Figure 3: Panel depicting a blossoming orange tree, on display at the Victoria and Albert Museum in 2018. The V&A holds the only known example of this design.
Pietre dure is a highly-detailed, complex inlay process in which a skilled artist uses thin slices of marble and semi-precious stones to form a composition. Similar to marquetry in woodworking, pietre dure is often used to embellish furniture and other decorative objects. While the process loosely has origins in antiquity,3 it was popularized in Florence with the establishment of the Galleria dei Lavori (later renamed the Opificio delle Pietre Dure) by Grand Duke Ferdinand I de’Medici in 1588. The background of the MFA’s panel is composed of black Belgian marble. According to Annamaria Giusti, former Director of the Museo dell’Opificio delle Pietre Dure, such panels are among the first examples of black marble being utilized as a ground for Florentine mosaics.4 This dark surface gives the stones that comprise the design, including agate, jasper, verde antico marble, and Lapis Lazuli, an incredible richness and lustre. Pietre dure was highly fashionable in the seventeenth and eighteenth-centuries and numerous exquisite examples exist— many depicting floral still lifes, such as the one belonging to the MFA.
Although objects of pietre dure appear durable, they are in fact quite delicate. There is no documentation regarding the condition of the panel when it came to the Museum in 1964, so it is difficult to know if it degraded in the last fifty years. However, there are various issues that currently make displaying it impossible, including cracked, loose, and missing stones (Figure 4). Thanks to the generosity of the Collectors Circle, a support group that raises funds for significant acquisitions for the MFA, we are finally able to conserve this spectacular panel, allowing visitors to once more view it as originally intended.
Figure 4. Detail of PRE-CONSERVATION condition.
RLA Conservation, Inc., based in Miami and Los Angeles, was contracted to take on this important task. Recently, RLA conserved the Museum’s set of Antioch mosaics, and we are thrilled to be working with them once again. Conservation goals for this project include removing the iron table legs, which are not original and likely added around 1900, carefully cleaning decades-old grime from the surface, and repairing loose and damaged stonework.
Progress is already well underway; check back for updates!

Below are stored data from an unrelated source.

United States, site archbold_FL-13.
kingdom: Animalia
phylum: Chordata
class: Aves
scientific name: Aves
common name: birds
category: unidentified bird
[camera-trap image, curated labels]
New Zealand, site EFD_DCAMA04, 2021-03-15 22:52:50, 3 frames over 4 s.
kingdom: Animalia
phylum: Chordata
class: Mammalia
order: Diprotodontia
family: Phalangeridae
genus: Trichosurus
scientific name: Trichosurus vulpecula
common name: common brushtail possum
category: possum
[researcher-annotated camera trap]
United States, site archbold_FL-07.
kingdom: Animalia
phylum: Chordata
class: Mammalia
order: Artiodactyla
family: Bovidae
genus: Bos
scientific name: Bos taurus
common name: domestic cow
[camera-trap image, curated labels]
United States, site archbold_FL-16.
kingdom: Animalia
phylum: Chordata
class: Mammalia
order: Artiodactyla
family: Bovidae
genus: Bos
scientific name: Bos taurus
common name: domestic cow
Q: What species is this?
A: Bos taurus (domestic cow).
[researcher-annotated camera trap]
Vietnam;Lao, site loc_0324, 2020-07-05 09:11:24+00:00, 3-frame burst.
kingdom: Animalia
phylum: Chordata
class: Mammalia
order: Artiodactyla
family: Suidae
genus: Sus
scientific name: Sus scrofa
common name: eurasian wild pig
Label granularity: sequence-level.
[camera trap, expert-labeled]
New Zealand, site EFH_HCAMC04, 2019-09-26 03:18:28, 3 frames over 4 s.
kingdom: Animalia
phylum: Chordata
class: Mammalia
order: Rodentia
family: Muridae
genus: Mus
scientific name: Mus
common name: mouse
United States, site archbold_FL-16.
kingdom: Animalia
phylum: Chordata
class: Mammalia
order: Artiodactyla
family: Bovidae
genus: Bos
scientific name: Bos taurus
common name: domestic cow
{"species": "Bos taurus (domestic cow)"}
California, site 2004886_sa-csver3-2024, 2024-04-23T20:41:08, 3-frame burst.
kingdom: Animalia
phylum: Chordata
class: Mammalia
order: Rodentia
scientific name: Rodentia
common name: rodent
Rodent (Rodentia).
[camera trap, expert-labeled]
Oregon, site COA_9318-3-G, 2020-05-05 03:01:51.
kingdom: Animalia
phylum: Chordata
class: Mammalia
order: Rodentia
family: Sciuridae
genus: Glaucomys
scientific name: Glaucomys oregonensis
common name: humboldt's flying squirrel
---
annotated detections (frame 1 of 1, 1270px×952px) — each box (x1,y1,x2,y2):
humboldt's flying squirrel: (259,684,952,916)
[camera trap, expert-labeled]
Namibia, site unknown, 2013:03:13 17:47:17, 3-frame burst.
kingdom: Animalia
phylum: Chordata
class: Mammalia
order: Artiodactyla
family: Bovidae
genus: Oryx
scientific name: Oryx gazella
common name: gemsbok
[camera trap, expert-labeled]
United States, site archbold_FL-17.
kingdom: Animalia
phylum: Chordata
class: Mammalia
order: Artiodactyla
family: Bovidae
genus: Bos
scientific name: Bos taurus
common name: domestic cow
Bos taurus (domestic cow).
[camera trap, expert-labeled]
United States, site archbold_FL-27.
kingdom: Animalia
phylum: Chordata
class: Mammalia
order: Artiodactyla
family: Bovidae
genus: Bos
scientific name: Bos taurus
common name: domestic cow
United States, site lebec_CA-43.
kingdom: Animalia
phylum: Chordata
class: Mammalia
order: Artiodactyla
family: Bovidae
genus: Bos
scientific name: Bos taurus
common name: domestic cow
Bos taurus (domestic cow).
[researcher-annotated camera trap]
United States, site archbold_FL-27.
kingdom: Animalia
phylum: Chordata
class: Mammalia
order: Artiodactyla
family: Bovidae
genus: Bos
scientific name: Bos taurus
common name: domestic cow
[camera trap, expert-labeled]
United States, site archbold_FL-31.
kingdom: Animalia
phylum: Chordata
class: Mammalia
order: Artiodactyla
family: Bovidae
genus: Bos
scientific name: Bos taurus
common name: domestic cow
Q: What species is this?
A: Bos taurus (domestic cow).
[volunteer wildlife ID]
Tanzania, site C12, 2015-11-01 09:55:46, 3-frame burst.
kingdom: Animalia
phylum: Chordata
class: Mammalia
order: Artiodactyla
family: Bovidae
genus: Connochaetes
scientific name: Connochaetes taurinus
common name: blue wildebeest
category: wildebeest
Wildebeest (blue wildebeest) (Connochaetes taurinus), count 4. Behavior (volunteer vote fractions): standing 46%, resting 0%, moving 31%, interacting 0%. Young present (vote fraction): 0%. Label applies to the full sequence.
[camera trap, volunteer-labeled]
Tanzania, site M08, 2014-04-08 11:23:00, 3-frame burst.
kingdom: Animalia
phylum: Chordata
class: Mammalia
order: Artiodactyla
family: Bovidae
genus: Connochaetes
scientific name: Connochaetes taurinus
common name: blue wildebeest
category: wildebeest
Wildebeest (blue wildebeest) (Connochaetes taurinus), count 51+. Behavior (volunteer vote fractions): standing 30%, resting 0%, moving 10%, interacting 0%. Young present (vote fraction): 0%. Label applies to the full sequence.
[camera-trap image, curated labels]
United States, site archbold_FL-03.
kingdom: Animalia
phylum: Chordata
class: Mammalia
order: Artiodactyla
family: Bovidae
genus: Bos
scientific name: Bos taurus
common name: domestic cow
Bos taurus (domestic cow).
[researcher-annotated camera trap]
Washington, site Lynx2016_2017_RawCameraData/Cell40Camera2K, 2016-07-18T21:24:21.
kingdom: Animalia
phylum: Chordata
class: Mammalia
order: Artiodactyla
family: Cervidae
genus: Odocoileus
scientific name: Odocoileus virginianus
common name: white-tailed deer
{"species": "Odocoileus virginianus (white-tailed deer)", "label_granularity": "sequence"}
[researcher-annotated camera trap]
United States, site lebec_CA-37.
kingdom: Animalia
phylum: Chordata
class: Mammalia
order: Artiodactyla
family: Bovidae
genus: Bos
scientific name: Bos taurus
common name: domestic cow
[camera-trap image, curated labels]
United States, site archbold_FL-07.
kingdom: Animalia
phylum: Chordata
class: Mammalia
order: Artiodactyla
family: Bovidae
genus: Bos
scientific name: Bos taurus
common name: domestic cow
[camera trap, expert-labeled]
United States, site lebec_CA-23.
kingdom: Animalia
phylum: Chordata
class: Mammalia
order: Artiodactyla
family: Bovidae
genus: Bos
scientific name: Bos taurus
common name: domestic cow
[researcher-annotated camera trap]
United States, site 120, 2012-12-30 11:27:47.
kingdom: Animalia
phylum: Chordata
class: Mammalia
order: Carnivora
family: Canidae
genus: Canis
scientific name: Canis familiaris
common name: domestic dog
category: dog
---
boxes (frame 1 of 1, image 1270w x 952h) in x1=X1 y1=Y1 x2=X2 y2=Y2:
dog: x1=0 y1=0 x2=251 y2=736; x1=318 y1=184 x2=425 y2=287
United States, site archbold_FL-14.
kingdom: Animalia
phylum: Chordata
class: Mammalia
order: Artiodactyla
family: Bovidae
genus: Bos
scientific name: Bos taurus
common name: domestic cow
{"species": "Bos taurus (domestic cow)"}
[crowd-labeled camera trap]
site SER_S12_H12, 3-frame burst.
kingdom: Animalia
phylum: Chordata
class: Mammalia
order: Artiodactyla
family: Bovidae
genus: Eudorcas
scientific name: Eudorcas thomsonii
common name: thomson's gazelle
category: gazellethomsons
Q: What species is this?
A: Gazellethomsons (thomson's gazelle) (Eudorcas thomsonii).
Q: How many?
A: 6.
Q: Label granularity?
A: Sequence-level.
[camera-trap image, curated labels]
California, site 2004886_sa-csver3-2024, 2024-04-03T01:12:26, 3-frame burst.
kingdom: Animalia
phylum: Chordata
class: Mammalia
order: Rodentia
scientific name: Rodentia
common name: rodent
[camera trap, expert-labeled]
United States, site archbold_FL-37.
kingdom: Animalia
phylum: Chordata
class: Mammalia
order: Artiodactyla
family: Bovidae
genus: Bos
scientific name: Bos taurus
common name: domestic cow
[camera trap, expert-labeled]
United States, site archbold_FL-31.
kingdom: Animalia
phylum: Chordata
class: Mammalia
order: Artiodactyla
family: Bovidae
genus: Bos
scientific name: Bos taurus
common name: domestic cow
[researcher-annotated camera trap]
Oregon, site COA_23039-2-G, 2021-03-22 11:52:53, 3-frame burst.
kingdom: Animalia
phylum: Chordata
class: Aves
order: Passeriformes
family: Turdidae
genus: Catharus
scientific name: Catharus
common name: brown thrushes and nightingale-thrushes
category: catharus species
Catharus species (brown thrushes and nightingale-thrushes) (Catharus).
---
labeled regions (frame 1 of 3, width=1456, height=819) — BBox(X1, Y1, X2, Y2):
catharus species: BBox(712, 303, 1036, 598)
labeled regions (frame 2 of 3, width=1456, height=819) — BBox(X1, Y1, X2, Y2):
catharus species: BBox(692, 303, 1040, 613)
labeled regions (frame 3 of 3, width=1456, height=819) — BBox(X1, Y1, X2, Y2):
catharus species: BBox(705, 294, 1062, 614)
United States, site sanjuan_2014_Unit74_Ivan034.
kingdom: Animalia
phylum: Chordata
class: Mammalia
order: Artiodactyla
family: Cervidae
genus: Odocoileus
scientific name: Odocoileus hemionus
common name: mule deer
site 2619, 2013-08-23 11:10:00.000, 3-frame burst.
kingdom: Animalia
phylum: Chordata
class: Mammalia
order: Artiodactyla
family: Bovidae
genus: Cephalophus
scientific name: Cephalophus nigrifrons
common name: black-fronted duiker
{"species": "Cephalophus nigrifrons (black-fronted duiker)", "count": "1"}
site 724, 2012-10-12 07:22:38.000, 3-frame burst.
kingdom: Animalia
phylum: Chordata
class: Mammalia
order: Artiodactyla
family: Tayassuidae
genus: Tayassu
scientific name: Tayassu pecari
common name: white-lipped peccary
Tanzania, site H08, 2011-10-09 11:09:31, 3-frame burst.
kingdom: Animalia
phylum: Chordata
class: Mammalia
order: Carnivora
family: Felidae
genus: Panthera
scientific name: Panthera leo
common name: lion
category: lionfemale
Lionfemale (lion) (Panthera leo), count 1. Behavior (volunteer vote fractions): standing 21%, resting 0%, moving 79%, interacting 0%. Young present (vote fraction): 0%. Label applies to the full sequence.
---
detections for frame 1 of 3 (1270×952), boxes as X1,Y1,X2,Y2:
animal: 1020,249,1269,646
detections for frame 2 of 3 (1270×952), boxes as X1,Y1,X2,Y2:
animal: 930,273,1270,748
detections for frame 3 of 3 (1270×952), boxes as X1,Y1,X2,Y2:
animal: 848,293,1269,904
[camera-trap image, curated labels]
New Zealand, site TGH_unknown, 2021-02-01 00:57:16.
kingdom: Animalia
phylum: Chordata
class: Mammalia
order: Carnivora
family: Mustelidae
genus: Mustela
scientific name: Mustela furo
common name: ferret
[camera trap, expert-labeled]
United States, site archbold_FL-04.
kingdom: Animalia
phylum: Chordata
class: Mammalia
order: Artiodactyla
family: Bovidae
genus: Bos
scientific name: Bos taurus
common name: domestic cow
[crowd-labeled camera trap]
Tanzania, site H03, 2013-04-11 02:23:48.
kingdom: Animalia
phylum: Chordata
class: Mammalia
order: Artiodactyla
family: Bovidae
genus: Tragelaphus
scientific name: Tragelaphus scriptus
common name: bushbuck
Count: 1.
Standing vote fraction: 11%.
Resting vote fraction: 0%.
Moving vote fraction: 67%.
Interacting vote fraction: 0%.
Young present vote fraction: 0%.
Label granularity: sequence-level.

1 Koeppe, Wolfram, ed. Art of the Royal Court. New York: The Metropolitan Museum of Art, 2008. Exhibition catalogue. The MFA’s panel is noted as belonging to this suite of works on page 179.
2 Koeppe, Wolfram, ed. Art of the Royal Court. 178-179.
3 Koeppe, Wolfram, Mysterious and Prized: Hardstones in Human History before the Renaissance,” in Art of the Royal Court, ed. Wolfram Koeppe, 3-11. New York: The Metropolitan Museum of Art, 2008. Exhibition catalogue.
4 Koeppe, Wolfram, ed. Art of the Royal Court. 178-179. See description regarding similar panel in the Museo dell’Opificio delle Pietre Dure collection, pg. 179.